I was staying at the Houstonian, a hotel much patronised by George Bush, who lives just round the corner. He is a keen angler, and I pondered the idea of inviting him for a day's fishing. I mean, the former US president ought to know the good spots and have access to some tasty private waters, shouldn't he? I didn't get George Bush, but I found Tim Lopas.

A former tennis and rock band bass player, Lopas hopes ultimately to become a fishing guide. At the moment, he is some way off. He is director of guest services at the Houstonian, and it interferes hugely with his dream to fish day and night. Some might see this career plan as a step backwards. After all, he is only 30, in a high-profile job and likely to continue climbing the corporate ladder.

Lopas, like many Texans, does not suffer from self-doubt. Yeah, sure, the hotel job pays well and will reward him even better in the near future. But a guide can earn $400 for a half-day, that's, er, $5,600 a week (you suspect this is the rationale his wife will have to argue against) and on the happiness scale, becoming a fishing guide would send him to the Crab Nebula.

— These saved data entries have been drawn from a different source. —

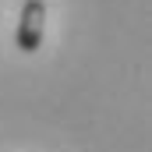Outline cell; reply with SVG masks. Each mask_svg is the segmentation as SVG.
<instances>
[{"instance_id": "6da1fadb", "label": "cell", "mask_w": 152, "mask_h": 152, "mask_svg": "<svg viewBox=\"0 0 152 152\" xmlns=\"http://www.w3.org/2000/svg\"><path fill=\"white\" fill-rule=\"evenodd\" d=\"M42 25H46V4L42 0H25L21 18H18V36H14L21 53H36L42 46Z\"/></svg>"}]
</instances>
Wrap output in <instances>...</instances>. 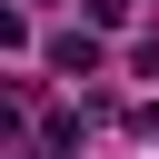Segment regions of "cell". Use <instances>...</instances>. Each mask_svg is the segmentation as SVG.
<instances>
[{"label": "cell", "mask_w": 159, "mask_h": 159, "mask_svg": "<svg viewBox=\"0 0 159 159\" xmlns=\"http://www.w3.org/2000/svg\"><path fill=\"white\" fill-rule=\"evenodd\" d=\"M50 70H70V80H99V40H89V30H60V40H50Z\"/></svg>", "instance_id": "obj_1"}]
</instances>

When he discovered that I enjoyed the occasional cast, Lopas immediately rescheduled my quiet evening of a few beers and a gumbo. "Let's go fishing," he said. The hotel staff looked on in relief (no big-fish tales from the boss, at least for a few hours) or pity (because they knew what I was in for).

Lopas spends every spare moment on the Galveston coast. He religiously checks the Internet to see what others have been catching, and files his own catches as soon as he returns. Local anglers meticulously record their day, blank or success. It is one of the few truly useful websites among all those millions of wasted words. We stopped off at Lopas' home to get the tackle. He nodded to the dogs, the kids, the wife. A quick final check of the well-named Net and we were off in his pick-up. Lopas is very serious about his fishing. You can't get a live bait well and an outboard engine in the back of a Cadillac.

"The fishing here has made an amazing recovery over the last four years," he said. "I would go so far as to say that it maybe the best undiscovered fishing in America."

"Give me an example."

"Well, there's a spot near that bridge where I caught eight Drums in three hours with the smallest 35lb, earlier this year. We're a couple of weeks early for the main run of speckled trout, but when they really come in, fishing is truly fabulous."

We are driving along the Galveston coast road, an 18-mile strand of which Lopas claims to know every inch. The bay of Mexico is to our left, but high winds means we will have to fish in the Bayous. It is 10pm. Ten minutes ago, we stopped at an all-night tackle shop. It had less gear than I have in my garage but one unique feature: live shrimps. Not the weedy things you spend ages trying to disembowel at the seaside. They are eight-inch king prawns, a supreme bait around Galveston. At $12 a quart, "shrimps" bring in enough punters for the shop to survive happily and, I thought, if we don't catch anything, at least we can eat the bait.